Enid (Birch) is a typical outsider, she doesn’t fit in at school and she seems content with the fact. Resigned to being un-cool she spends her time making sarcastic quips and snide asides with her friend Rebecca (Johansson), a girl who could be much more popular if she wanted. The two of them have harboured dreams of living together since they were little girls and now, with graduation behind them, they have the chance to make dreams into reality. Like with all fantasies thought up in our youth, the long-term ramifications aren’t considered and Enid can’t leave behind the outsider lifestyle as Rebecca quickly assimilates into the working world.

This is what is at the core of Ghost World, the desire to not want to fit with societal norms. Enid was an outsider at school and the difficulty in breaking out of this destroys her relationships with her family, friends and employers; in her mind she is still just a child. Terry Zwigoff and Daniel Clowes take Enid’s selfishness and manage to make her quite sympathetic, helped in no small part by Birch’s brilliant performance exposing the desperation behind the sarcasm. The feeling of not wanting to be part of the working world is universal and Enid’s rejection of it is something that most people have dreamed of since they entered work. Her response to this is to find herself someone akin to her and whom she can relate to.

Seymour is the ideal man for Enid in her masochistic search for belonging. He is a loner like her, obsessed with pop culture and repelled by everything considered ‘fun’- this includes hanging around with other people and generally going outside. They meet because of a prank that Enid and Rebecca pull, replying to a personal ad and dragging Seymour to a diner to embarrass him. When they find out more about him and his loathing for the populous at large Enid finds herself drawn to him and they spend more and more time together.

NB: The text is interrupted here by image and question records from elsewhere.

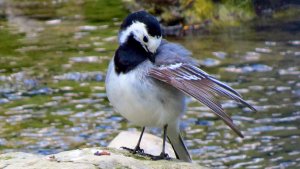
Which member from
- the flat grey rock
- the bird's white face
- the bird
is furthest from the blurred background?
the bird's white face

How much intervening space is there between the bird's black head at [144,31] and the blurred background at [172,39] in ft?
13.1

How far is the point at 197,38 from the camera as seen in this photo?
16156mm

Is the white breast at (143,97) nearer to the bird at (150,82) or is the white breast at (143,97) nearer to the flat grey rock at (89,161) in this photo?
the bird at (150,82)

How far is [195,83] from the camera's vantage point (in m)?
5.82

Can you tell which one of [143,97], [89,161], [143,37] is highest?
[143,37]

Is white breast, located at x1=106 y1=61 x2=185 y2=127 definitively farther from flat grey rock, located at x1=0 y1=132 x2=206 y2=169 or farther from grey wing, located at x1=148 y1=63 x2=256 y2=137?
flat grey rock, located at x1=0 y1=132 x2=206 y2=169

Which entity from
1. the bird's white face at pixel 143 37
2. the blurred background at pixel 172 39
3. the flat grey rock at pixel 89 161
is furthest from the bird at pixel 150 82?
the blurred background at pixel 172 39

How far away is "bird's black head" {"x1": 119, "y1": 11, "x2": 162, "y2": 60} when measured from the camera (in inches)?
228

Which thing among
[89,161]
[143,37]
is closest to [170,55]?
[143,37]

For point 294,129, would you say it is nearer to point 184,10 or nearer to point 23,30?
point 184,10

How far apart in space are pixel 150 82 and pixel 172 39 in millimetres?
10286

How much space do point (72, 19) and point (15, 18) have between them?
1.41 metres

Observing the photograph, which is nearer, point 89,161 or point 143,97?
point 89,161

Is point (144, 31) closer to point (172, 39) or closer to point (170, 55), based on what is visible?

A lot of the humour in this film comes from Enid paradoxically forcing Seymour to do the things she herself hates. They go to a bar together to see Seymour’s favourite thing live, traditional blues, only to be bombarded with the bombastic guitar of Blueshammer, the brash personification of everything they both hate. Steve Buscemi does a great job of capturing the character of Seymour, it isn’t that he wants to not be involved with others, he just feels like he can relate to them.

Seymour is world-weary and unlike Enid’s the reasons for his pessimism stem from the fact he has had the fight ground out of him by years of office work and unsuccessful dates. The relationship between the two is more a co-dependency as they try to cope with the fact that neither of them can relate to the world outside. When Enid tries to get a date for Seymour it is because as she says ‘I can’t stand to think of a world where a guy like you can’t get a date,’ because if he can’t there’s the danger she can’t.

Her selfishness returns quickly to damage their friendship when Seymour manages to find someone that actually likes him, coincidentally a woman responding to the initial ad that drew Enid and Seymour together. She feels once again rejected and tries to sabotage the relationship, having effectively destroyed her relationships with others. Throughout the film there is always the problem for Enid that she has absolutely no idea what she wants to do. The character of Norman, an old man sat at a disused bus stop waiting for a bus, is the antithesis of Enid.

Norman is single minded of purpose and knows exactly what he wants, confident that his bus will eventually come and he can escape. Once all her relationships have been destroyed and she has nothing left Enid, left disheartened by everything around her, follows the same route to Norman.

The great thing about Ghost World is it manages to capture the existential angst that people try to leave behind as they grow up, and exposes the fact that this fear never leaves and we are always looking for that elusive belonging which can bring us happiness. It also helps that this film is deliciously barbed and the sarcastic shots, which occur repeatedly throughout the film, are brilliant, quick and acutely observed. Enid might never actually find what she needs but that’s because there is no such perfection, something the graphic novel observes brilliantly and what has transferred to the film is a great representation of the book.